Variables unique to “donor” surveys are simulated for American Community Survey (ACS) households and individuals, thereby generating probabilistic estimates of how ACS respondents might have answered a donor survey’s questionnaire. Respondent characteristics that are common to both the donor and the ACS (e.g. income, age, household size) – as well as spatial information that can be merged to both (e.g. characteristics of the local built environment) – are used as predictors variables in LightGBM machine learning models (Ke et al. 2017).
In 2025, an enhanced version of fusionACS was introduced that integrates UrbanPop, a synthetic population data product produced by Oak Ridge National Laboratory (Tuccillo et al. 2023). UrbanPop provides probabilistic estimates of the location of each ACS respondent household. The fusionACS + UrbanPop platform makes it possible to derive estimates at high spatial resolution – even at the level of individual census block groups – for any ACS or donor survey variable.
The fusionACS project seeks to maximize the amount of useful information that can be extracted from existing U.S. household survey data in order to help academics and policymakers answer research questions that would otherwise be impossible.
How to access
The fusionACS R package allows users to access and analyze a “pseudo-sample” of the complete fusionACS database stored within the Yale High Performance Computing (HPC) facility. The complete database – consisting of multiple fusion implicates and integration of the ORNL UrbanPop synthetic population – is prohibitively large for public dissemination and contains some data that cannot be released. The goal of the fusionACS package is to enable users to perform exploratory analysis, and design, refine, and test analyses using the full suite of variables available in the private database.
The pseudo-sample contains a single record (observation) for each ACS respondent (households and persons) for the period 2015-2019. Each record includes actual/observed values for all variables in the ACS, as well as a single simulation of each variable fused from donor surveys. As a result, the pseudo-sample plausibly mimics how ACS respondents might have answered questions unique to the donor survey questionnaires.
The sample also includes a range of geographic variables – from census region down to individual block groups – for each ACS household. These are obtained by random sampling of the underlying UrbanPop data in such a way that all block groups nationwide are represented.

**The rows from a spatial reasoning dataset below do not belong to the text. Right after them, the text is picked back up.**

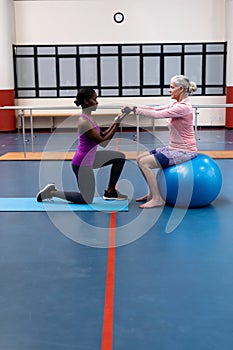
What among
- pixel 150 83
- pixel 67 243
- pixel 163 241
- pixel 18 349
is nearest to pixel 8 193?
pixel 67 243

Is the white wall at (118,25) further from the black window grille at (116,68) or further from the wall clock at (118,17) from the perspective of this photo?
the black window grille at (116,68)

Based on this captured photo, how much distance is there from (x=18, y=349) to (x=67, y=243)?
1.56 m

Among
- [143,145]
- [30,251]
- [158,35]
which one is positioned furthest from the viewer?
[158,35]

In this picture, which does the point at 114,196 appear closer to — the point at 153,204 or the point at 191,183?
the point at 153,204

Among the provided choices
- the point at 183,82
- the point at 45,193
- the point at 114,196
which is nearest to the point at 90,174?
the point at 114,196

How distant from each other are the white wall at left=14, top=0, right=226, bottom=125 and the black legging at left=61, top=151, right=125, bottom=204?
8.62 m

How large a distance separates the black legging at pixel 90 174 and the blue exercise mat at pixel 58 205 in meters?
0.09

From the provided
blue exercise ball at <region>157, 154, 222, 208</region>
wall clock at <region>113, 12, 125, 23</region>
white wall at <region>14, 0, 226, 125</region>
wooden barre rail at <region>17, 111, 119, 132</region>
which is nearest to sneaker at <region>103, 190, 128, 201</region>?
blue exercise ball at <region>157, 154, 222, 208</region>

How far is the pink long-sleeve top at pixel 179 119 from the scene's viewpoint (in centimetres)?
452

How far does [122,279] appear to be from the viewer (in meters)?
2.99

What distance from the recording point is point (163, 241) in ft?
12.3

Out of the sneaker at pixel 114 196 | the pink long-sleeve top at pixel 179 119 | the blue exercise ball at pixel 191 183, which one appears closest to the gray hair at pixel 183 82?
the pink long-sleeve top at pixel 179 119

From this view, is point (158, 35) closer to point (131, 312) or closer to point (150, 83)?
point (150, 83)

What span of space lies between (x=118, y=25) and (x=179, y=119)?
28.9 feet
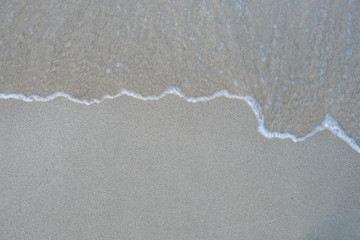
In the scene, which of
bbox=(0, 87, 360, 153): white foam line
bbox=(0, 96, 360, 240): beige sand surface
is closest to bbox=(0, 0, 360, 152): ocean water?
bbox=(0, 87, 360, 153): white foam line

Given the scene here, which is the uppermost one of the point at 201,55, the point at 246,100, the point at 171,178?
the point at 201,55

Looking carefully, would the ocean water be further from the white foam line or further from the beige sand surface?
the beige sand surface

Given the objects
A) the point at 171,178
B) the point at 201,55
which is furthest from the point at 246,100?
the point at 171,178

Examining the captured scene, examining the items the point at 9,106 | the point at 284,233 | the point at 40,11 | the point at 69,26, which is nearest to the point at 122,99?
the point at 69,26

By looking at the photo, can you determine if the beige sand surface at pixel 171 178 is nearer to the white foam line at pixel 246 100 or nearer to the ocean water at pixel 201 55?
the white foam line at pixel 246 100

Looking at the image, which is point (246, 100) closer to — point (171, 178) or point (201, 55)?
point (201, 55)

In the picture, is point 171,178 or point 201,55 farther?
point 201,55

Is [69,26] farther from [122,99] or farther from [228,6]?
[228,6]
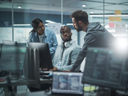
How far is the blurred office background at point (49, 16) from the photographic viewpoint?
5914 millimetres

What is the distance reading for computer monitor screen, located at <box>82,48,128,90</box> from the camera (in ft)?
5.08

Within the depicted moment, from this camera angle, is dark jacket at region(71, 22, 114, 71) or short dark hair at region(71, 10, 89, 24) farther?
short dark hair at region(71, 10, 89, 24)

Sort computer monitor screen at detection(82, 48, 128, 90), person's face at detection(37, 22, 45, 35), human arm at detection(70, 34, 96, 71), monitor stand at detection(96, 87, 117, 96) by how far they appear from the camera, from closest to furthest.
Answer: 1. computer monitor screen at detection(82, 48, 128, 90)
2. monitor stand at detection(96, 87, 117, 96)
3. human arm at detection(70, 34, 96, 71)
4. person's face at detection(37, 22, 45, 35)

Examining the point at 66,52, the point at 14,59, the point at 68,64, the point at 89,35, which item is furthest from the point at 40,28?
the point at 14,59

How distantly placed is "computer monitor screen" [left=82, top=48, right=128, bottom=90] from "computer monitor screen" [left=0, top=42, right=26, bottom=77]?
61 centimetres

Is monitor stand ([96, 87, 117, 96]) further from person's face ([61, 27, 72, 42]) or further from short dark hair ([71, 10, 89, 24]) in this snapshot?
person's face ([61, 27, 72, 42])

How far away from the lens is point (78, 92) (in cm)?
189

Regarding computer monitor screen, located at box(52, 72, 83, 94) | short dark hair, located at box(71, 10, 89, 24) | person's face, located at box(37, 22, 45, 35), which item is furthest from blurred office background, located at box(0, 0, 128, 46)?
computer monitor screen, located at box(52, 72, 83, 94)

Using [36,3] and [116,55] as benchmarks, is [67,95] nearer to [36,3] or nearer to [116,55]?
[116,55]

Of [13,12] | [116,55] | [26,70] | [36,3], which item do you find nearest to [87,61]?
[116,55]

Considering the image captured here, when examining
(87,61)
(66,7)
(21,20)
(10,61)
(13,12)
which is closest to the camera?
(87,61)

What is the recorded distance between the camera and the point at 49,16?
694 centimetres

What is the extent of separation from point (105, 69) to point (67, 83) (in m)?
0.43

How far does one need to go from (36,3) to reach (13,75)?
197 inches
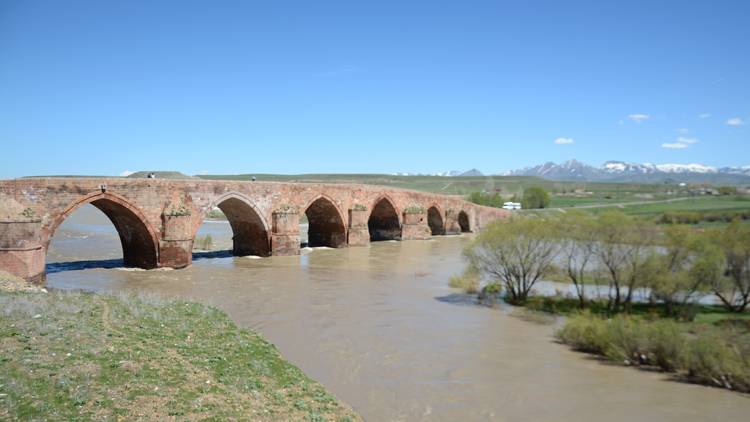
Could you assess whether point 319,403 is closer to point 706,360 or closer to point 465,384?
point 465,384

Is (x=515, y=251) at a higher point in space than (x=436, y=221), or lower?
higher

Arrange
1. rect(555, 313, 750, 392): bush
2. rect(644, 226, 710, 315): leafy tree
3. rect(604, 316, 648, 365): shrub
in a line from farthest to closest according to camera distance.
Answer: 1. rect(644, 226, 710, 315): leafy tree
2. rect(604, 316, 648, 365): shrub
3. rect(555, 313, 750, 392): bush

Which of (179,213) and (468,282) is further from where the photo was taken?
(179,213)

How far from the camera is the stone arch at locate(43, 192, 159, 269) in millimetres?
22859

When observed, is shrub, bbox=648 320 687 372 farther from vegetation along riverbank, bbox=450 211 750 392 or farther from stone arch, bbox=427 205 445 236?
stone arch, bbox=427 205 445 236

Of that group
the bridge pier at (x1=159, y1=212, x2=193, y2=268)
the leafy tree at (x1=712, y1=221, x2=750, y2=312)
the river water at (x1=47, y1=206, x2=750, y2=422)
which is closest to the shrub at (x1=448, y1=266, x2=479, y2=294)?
the river water at (x1=47, y1=206, x2=750, y2=422)

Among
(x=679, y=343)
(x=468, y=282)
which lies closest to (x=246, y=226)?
(x=468, y=282)

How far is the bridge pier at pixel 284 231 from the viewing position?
29.8 metres

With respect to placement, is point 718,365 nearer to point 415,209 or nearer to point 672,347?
point 672,347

While the sample data cannot be used to derive “final” estimates or the associated margin of error, it can be used to do just about everything else a user might normally do during the analysis development and prototyping stages. And for analyses that are not hyper-specific (i.e. involve a comparatively large number of observations) the estimates derived from the pseudo-sample will often be quite close to the true values computed on the full database.
Our hope is that it will eventually be possible to remotely execute a valid analysis – designed and tested locally – using the complete fusionACS database and return the full “production” results to the user.